The North Thames Genomic Laboratory Hub (GLH), established in October 2018, is one of UCLPartners’ designations and offers genomic testing for rare and inherited diseases and somatic genomic testing for cancer for the population of north London and parts of Essex and Hertfordshire. Since its creation, the GLH has been consolidating testing to two designated hubs, one based at Great Ormond Street for rare and inherited disease testing and the other, for somatic cancer, at the Royal Marsden Hospital. The GLH is validating testing arrangements to comply with the National Genomic Test Directory when it goes live later this year.  The GLH has also launched NTRK RNA fusion panel testing (for tumour agnostic NTRK-inhibitor, Larotrectinib) and contributes cases to the rapid exome sequencing service for very sick child on NICU or PICU thought to have an underlying genetic condition where diagnosis may change management.
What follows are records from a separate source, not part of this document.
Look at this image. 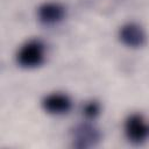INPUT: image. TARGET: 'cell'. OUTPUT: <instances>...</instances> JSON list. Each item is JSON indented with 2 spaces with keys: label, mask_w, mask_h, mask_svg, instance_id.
Wrapping results in <instances>:
<instances>
[{
  "label": "cell",
  "mask_w": 149,
  "mask_h": 149,
  "mask_svg": "<svg viewBox=\"0 0 149 149\" xmlns=\"http://www.w3.org/2000/svg\"><path fill=\"white\" fill-rule=\"evenodd\" d=\"M16 61L20 66L33 69L41 65L44 61V44L40 40L26 42L17 52Z\"/></svg>",
  "instance_id": "obj_1"
},
{
  "label": "cell",
  "mask_w": 149,
  "mask_h": 149,
  "mask_svg": "<svg viewBox=\"0 0 149 149\" xmlns=\"http://www.w3.org/2000/svg\"><path fill=\"white\" fill-rule=\"evenodd\" d=\"M125 133L130 142L142 143L149 137V123L141 114H132L126 119Z\"/></svg>",
  "instance_id": "obj_2"
},
{
  "label": "cell",
  "mask_w": 149,
  "mask_h": 149,
  "mask_svg": "<svg viewBox=\"0 0 149 149\" xmlns=\"http://www.w3.org/2000/svg\"><path fill=\"white\" fill-rule=\"evenodd\" d=\"M119 38L127 47L140 48L146 44L147 35L140 24L134 22H128L120 28Z\"/></svg>",
  "instance_id": "obj_3"
},
{
  "label": "cell",
  "mask_w": 149,
  "mask_h": 149,
  "mask_svg": "<svg viewBox=\"0 0 149 149\" xmlns=\"http://www.w3.org/2000/svg\"><path fill=\"white\" fill-rule=\"evenodd\" d=\"M100 141L99 130L88 123H81L73 130V147L90 148L94 147Z\"/></svg>",
  "instance_id": "obj_4"
},
{
  "label": "cell",
  "mask_w": 149,
  "mask_h": 149,
  "mask_svg": "<svg viewBox=\"0 0 149 149\" xmlns=\"http://www.w3.org/2000/svg\"><path fill=\"white\" fill-rule=\"evenodd\" d=\"M71 99L63 93H51L42 100V107L49 114H65L71 109Z\"/></svg>",
  "instance_id": "obj_5"
},
{
  "label": "cell",
  "mask_w": 149,
  "mask_h": 149,
  "mask_svg": "<svg viewBox=\"0 0 149 149\" xmlns=\"http://www.w3.org/2000/svg\"><path fill=\"white\" fill-rule=\"evenodd\" d=\"M38 20L44 24H54L63 20L65 9L57 2H45L37 9Z\"/></svg>",
  "instance_id": "obj_6"
},
{
  "label": "cell",
  "mask_w": 149,
  "mask_h": 149,
  "mask_svg": "<svg viewBox=\"0 0 149 149\" xmlns=\"http://www.w3.org/2000/svg\"><path fill=\"white\" fill-rule=\"evenodd\" d=\"M99 112H100V105H99L97 101H94V100L86 102V104L84 105V107H83V114H84L87 119H93V118H95V116L99 114Z\"/></svg>",
  "instance_id": "obj_7"
}]
</instances>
The GLH laboratories have maintained testing for all urgent tests during the COVID crisis and supported other laboratories to create COVID testing capacity.

This year, we undertook a review of work being carried out across UCLPartners and worked closely with our partners to understand their most pressing challenges and where we could provide most value as a partnership. As a result of this exercise, we decided to sharpen our focus on two areas: mental health and cardiovascular disease and other long-term conditions. These two areas, underpinned by digital, data and innovation, will provide the focus of our strategy going forward.

The challenges brought by the COVID-19 pandemic have made our role as an academic health science partnership even more vital. Never has it been more important to rapidly share clinical insights and learning, grow opportunities for clinical research, strengthen service evaluation and build partnerships with industry to ensure sustained and positive recovery. We look forward to working with all our partners to achieve our joint objective to improve patient care and the health of our population over the coming year.